#### Apply what you read:
1 - Translate this sentence from the recollection of pediatric cardiology rounds into Spanish: "The following year I was summoned to Dr. Nadas’ office."
2 - Duplicate the passage of the recollection of pediatric cardiology rounds that begins at "When I turned" and runs on through "privilege of training.", with no changes.

#### Document extract:
────────
When I was a pediatric resident at Boston Children’s Hospital, we made rounds the old fashioned way – we actually went round and saw and examined the patients. The patients profited and so did we.
The Cardiology service was a tight ship run by the “Father of Pediatric Cardiology,” Dr. Alexander Nadas. At four o’clock every day, this former Hungarian behemoth made bedside rounds with the whole team. Trailing behind him were, in descending order, the attending physicians, the cardiology fellows, the residents, and finally the students. He taught us to listen to the patients – to their history and to their hearts. He would place a stethoscope on the patient’s chest and have each of us listen. And one by one, each listener would say they heard the murmur, that is, until it was my turn. Then I, unlike the others, would say (especially early in my experience) that I could not (hear the murmur). But I learned – tons!
The following year I was summoned to Dr. Nadas’ office. When I arrived, I was stunned to receive an offer of a cardiology fellowship starting the following year.
“But Dr. Nadas,” I said, “You always called me ‘ol’ tin ears,’ despite my protestations to the contrary.”
He replied, “You were the only honest one.”
When I turned down the offer (having already decided to pursue further training in pediatric infectious diseases), it was Dr. Nadas’ turn to be surprised. But he accepted my decision – eventually – with the honest integrity I had come to expect of him, a great man with whom I had the great privilege of training.
────────
#### Data listing:
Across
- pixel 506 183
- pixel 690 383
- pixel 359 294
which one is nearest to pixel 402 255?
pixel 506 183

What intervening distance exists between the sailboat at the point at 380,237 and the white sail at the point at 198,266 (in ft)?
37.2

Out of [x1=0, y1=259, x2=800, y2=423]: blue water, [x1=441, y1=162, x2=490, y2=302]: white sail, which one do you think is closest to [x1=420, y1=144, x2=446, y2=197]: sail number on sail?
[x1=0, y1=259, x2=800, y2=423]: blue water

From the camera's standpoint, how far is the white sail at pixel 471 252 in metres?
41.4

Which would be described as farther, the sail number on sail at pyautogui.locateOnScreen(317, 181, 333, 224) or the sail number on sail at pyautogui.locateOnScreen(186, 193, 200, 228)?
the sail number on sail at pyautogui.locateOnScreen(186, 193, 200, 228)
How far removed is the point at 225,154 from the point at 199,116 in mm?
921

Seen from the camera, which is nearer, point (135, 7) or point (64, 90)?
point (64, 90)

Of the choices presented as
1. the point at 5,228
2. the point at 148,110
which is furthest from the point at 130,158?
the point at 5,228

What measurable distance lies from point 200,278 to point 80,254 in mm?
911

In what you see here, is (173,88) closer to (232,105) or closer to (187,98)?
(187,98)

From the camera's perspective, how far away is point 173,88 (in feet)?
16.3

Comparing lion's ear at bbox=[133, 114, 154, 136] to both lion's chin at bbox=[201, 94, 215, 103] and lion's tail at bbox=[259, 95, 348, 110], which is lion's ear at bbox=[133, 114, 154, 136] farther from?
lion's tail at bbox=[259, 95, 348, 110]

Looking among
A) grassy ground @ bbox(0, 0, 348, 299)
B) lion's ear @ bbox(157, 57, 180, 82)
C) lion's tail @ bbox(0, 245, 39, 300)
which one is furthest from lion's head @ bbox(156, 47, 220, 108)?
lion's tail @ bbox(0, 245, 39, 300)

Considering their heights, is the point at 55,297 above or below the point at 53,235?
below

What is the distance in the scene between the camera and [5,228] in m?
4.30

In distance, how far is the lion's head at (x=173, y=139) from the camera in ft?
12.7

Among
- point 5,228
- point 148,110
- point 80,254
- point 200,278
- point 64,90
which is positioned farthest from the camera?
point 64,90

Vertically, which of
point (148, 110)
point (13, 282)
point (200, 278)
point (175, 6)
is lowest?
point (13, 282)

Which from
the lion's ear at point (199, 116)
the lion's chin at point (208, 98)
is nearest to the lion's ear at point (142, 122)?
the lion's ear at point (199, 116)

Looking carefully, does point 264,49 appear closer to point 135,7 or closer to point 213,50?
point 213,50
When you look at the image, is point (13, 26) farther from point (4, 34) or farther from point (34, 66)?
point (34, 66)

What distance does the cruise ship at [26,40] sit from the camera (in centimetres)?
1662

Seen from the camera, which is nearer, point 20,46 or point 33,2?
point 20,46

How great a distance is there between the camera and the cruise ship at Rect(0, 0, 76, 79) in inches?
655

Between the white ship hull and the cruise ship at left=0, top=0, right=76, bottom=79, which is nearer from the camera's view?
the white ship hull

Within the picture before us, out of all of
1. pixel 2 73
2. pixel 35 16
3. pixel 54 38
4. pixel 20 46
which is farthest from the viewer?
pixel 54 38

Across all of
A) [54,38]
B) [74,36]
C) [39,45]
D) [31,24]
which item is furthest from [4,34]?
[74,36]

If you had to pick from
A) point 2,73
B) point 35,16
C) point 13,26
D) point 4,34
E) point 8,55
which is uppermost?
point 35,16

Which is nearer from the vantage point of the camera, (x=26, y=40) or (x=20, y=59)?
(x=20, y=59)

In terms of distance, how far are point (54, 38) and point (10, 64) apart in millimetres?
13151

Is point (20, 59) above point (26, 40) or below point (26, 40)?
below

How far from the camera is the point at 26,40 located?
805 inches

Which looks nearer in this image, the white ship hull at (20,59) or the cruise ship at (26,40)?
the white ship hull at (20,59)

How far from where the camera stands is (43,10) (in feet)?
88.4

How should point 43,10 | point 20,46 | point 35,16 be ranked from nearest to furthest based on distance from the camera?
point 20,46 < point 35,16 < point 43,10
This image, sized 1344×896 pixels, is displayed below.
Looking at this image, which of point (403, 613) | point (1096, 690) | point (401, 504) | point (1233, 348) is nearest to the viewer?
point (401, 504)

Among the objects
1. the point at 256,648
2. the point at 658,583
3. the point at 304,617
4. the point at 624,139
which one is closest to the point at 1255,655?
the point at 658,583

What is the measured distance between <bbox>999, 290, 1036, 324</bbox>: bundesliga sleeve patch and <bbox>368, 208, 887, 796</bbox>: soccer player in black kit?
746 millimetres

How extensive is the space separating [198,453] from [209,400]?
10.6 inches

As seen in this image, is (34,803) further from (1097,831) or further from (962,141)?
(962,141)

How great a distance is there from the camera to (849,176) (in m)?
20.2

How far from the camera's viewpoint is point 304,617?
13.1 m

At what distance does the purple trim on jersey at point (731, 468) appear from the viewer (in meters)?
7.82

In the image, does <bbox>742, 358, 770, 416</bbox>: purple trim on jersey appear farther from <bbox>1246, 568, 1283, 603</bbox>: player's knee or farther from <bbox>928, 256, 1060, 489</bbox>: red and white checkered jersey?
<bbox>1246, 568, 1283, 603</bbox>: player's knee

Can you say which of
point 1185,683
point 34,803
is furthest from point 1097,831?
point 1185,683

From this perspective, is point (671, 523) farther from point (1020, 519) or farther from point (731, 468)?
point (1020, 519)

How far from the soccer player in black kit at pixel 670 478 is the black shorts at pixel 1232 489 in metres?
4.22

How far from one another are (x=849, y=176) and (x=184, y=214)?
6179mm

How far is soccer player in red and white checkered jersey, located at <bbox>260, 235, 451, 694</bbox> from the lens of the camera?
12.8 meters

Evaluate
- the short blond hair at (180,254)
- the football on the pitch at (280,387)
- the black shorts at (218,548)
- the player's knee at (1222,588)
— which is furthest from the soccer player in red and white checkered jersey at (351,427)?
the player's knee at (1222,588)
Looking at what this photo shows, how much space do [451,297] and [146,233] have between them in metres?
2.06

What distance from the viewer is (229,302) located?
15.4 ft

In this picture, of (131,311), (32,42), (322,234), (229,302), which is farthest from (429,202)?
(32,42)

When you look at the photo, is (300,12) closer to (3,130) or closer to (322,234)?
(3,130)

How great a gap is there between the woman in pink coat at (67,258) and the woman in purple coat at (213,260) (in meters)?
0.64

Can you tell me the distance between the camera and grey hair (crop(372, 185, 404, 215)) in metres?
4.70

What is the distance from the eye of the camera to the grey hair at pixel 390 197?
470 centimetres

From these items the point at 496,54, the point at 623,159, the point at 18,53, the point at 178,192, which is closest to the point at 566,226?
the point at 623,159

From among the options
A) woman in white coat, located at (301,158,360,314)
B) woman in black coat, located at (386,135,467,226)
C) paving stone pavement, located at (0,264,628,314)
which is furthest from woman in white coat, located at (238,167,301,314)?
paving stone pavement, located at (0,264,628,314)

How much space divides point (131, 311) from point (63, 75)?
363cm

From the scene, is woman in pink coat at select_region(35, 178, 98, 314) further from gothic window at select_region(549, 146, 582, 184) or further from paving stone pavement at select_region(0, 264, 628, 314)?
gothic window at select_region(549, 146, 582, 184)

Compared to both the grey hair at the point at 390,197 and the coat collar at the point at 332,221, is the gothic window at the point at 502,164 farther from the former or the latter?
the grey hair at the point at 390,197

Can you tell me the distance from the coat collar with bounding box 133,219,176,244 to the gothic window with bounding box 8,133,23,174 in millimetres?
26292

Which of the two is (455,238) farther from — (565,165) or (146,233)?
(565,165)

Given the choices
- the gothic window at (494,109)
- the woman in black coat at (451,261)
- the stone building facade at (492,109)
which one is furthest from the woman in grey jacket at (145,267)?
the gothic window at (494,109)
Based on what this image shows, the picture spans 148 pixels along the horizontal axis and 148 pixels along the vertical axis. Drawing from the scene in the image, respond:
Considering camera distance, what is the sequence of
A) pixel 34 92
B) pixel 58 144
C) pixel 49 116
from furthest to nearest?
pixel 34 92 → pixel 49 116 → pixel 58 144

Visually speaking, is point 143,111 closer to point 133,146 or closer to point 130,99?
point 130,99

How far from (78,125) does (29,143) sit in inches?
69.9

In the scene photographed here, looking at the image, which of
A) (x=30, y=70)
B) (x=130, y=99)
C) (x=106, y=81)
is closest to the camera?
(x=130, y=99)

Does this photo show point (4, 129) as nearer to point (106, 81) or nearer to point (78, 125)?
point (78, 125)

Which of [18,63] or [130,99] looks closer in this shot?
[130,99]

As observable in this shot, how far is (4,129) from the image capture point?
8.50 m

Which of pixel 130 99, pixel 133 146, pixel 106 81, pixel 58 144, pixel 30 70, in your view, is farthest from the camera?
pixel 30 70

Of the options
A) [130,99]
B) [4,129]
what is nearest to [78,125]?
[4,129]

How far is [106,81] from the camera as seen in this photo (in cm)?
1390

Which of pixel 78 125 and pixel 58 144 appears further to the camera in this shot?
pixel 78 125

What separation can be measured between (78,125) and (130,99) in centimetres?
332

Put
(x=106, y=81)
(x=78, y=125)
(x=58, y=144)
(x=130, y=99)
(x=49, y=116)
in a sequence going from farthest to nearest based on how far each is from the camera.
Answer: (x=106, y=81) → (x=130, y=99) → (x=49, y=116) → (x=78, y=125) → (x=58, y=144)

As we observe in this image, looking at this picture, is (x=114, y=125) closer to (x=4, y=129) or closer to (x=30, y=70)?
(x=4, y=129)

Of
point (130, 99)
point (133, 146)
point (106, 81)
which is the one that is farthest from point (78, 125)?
────────
#### Results of the tasks:
1 - Al año siguiente me citaron al despacho del Dr. Nadas.

2 -
When I turned down the offer (having already decided to pursue further training in pediatric infectious diseases), it was Dr. Nadas’ turn to be surprised. But he accepted my decision – eventually – with the honest integrity I had come to expect of him, a great man with whom I had the great privilege of training.